== WRITTEN PROBLEM ==
Reproduce all of the material below word for word, leaving every line unchanged.

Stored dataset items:

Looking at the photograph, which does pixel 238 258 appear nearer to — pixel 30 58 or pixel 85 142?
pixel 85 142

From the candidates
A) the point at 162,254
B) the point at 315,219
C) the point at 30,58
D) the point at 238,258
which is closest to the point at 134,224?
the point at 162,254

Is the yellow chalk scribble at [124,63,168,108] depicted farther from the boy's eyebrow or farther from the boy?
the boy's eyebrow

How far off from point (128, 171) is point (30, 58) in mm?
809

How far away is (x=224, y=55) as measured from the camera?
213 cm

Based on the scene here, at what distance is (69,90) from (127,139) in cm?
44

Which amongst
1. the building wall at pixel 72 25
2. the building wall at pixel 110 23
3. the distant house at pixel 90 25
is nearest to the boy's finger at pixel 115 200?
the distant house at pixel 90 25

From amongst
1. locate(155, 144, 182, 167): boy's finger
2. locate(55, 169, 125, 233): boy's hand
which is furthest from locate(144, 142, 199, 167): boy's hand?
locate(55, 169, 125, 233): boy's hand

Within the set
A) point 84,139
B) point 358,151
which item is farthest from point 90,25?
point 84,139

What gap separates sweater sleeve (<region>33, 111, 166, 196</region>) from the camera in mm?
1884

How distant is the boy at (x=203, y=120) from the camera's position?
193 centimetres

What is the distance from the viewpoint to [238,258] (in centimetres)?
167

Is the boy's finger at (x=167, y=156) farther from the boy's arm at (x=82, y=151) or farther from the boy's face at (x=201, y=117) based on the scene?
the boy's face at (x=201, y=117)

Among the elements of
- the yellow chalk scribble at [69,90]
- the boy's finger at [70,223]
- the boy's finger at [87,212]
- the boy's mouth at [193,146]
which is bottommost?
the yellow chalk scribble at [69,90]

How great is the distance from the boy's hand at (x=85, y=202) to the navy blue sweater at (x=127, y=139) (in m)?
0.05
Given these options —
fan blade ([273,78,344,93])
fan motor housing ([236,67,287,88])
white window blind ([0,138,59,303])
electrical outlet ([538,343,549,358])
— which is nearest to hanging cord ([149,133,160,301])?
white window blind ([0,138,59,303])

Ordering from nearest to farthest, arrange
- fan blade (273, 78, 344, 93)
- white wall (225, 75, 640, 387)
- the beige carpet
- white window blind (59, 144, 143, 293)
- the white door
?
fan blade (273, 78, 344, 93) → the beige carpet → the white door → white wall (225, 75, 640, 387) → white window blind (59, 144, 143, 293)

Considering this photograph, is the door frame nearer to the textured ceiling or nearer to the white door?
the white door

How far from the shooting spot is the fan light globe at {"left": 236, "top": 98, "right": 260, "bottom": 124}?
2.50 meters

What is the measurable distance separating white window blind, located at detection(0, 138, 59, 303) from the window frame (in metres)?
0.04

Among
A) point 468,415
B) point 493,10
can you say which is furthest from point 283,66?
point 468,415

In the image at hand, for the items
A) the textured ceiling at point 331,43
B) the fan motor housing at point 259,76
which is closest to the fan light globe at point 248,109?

== SOLUTION FOR THIS EXERCISE ==
Looking at the photograph, which does pixel 238 258 appear nearer to — pixel 30 58 or pixel 85 142?
pixel 85 142

From the candidates
A) the point at 162,254
B) the point at 315,219
C) the point at 30,58
D) the point at 238,258
which is closest to the point at 134,224?
the point at 162,254

Is the yellow chalk scribble at [124,63,168,108] depicted farther from the boy's eyebrow or farther from the boy?
the boy's eyebrow

How far off from point (128, 171) is point (30, 58) in mm?
809

How far away is (x=224, y=55) as measured from the camera?
213 cm

Based on the scene here, at what distance is (69,90) from (127,139) in cm?
44

Which amongst
1. the building wall at pixel 72 25
2. the building wall at pixel 110 23
3. the distant house at pixel 90 25
is nearest to the boy's finger at pixel 115 200?
the distant house at pixel 90 25

From amongst
1. locate(155, 144, 182, 167): boy's finger
2. locate(55, 169, 125, 233): boy's hand
which is furthest from locate(144, 142, 199, 167): boy's hand?
locate(55, 169, 125, 233): boy's hand

Within the set
A) point 84,139
B) point 358,151
which item is farthest from point 90,25?
point 84,139

What gap separates sweater sleeve (<region>33, 111, 166, 196</region>) from the camera in mm?
1884

How distant is the boy at (x=203, y=120) from the camera's position?
193 centimetres

What is the distance from the viewpoint to [238,258] (in centimetres)?
167

Is the boy's finger at (x=167, y=156) farther from the boy's arm at (x=82, y=151) or farther from the boy's face at (x=201, y=117) based on the scene?
the boy's face at (x=201, y=117)

Among the elements of
- the yellow chalk scribble at [69,90]
- the boy's finger at [70,223]
- the boy's finger at [87,212]
- the boy's mouth at [193,146]
which is bottommost?
the yellow chalk scribble at [69,90]

How great is the distance from the boy's hand at (x=85, y=202) to the navy blue sweater at (x=127, y=139) (in m)?
0.05
Given these options —
fan blade ([273,78,344,93])
fan motor housing ([236,67,287,88])
white window blind ([0,138,59,303])
electrical outlet ([538,343,549,358])
— which is nearest to hanging cord ([149,133,160,301])?
white window blind ([0,138,59,303])

Ordering from nearest to farthest, arrange
- fan blade (273, 78, 344, 93)
- white wall (225, 75, 640, 387)
- the beige carpet
- white window blind (59, 144, 143, 293)
- the white door
?
fan blade (273, 78, 344, 93) → the beige carpet → the white door → white wall (225, 75, 640, 387) → white window blind (59, 144, 143, 293)

Considering this photograph, is the door frame nearer to the textured ceiling or nearer to the white door?
the white door

How far from the shooting spot is the fan light globe at {"left": 236, "top": 98, "right": 260, "bottom": 124}?
2.50 meters

What is the measurable distance separating white window blind, located at detection(0, 138, 59, 303) from the window frame (in metres)?
0.04

Among
A) point 468,415
B) point 493,10
can you say which is furthest from point 283,66?
point 468,415

In the image at hand, for the items
A) the textured ceiling at point 331,43
B) the fan motor housing at point 259,76
which is closest to the fan light globe at point 248,109?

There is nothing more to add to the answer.